すなわち,債権者は,主債務者と連帯保証人のいずれから先に請求しても良く(連帯保証人には,先に主債務者に催告するよう要求する抗弁権がない),また,主債務者に資力がありかつ執行も容易だったとしても,連帯保証人に請求することができます(連帯保証人には,先に主債務者に資力を検索するよう要求するの抗弁権がない)。

実務上は,「連帯保証」がほとんどで,連帯保証ではない単純な保証契約は極めて稀です。

【民法446条】
1 保証人は、主たる債務者がその債務を履行しないときに、その履行をする責任を負う。

2 以下省略

【民法452条】
債権者が保証人に債務の履行を請求したときは、保証人は、まず主たる債務者に催告をすべき旨を請求することができる。ただし、主たる債務者が破産手続開始の決定を受けたとき、又はその行方が知れないときは、この限りでない。

【民法453条】
債権者が前条の規定に従い主たる債務者に催告をした後であっても、保証人が主たる債務者に弁済をする資力があり、かつ、執行が容易であることを証明したときは、債権者は、まず主たる債務者の財産について執行をしなければならない。

【民法454条】
保証人は、主たる債務者と連帯して債務を負担したときは、前二条の権利を有しない。

2.保証意思の書面性
保証人との保証契約は,書面又はその内容を記録した電磁的記録でしなければ効力を生じません(民法446条2項及び3項)。

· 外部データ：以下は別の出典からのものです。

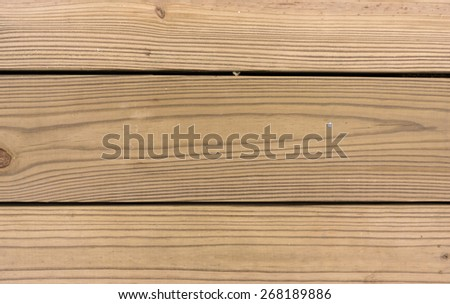 A very close view of pressure treated decking boards. - stock photo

もっとも,ここでいう「書面」は,「保証債務の内容が明確に記載された保証契約書又はその申込み若しくは承諾の意思表示が記載された書面にその者が署名し若しくは記名して押印し,又はその内容を了知した上で他の者に指示ないし依頼して署名ないし記名押印の代行をさせることにより,書面を作成した場合,その他保証人となろうとする者が保証債務の内容を了知した上で債権者に対して書面で上記と同視し得る程度に明確に保証意思を表示したと認められる場合」を意味すると解されています(【東京高裁平成24年1月19日判決】)。

なお,この点については,【東京地裁平成29年2月14日判決】でも,「民法446条2項は,保証契約は,書面でしなければ,その効力を生じないと規定しているところ,保証契約について書面性を要求する趣旨は,片面的に義務を負うこととなる保証人を保護するため,保証意思が外部にも明らかになっている場合に限り契約としての拘束力を認めるという点にあるから,専ら保証人の保証意思がその書面上に示されていれば足りる」と判示されています。

したがって,民法446条2項にいわゆる「書面」は,保証契約自体を書面で締結していなければならない趣旨ではなく,専ら保証人の保証意思のみがその書面上に示されていれば足りるため,債権者と保証人双方の署名又は記名捺印のある契約書までは不要と解されています。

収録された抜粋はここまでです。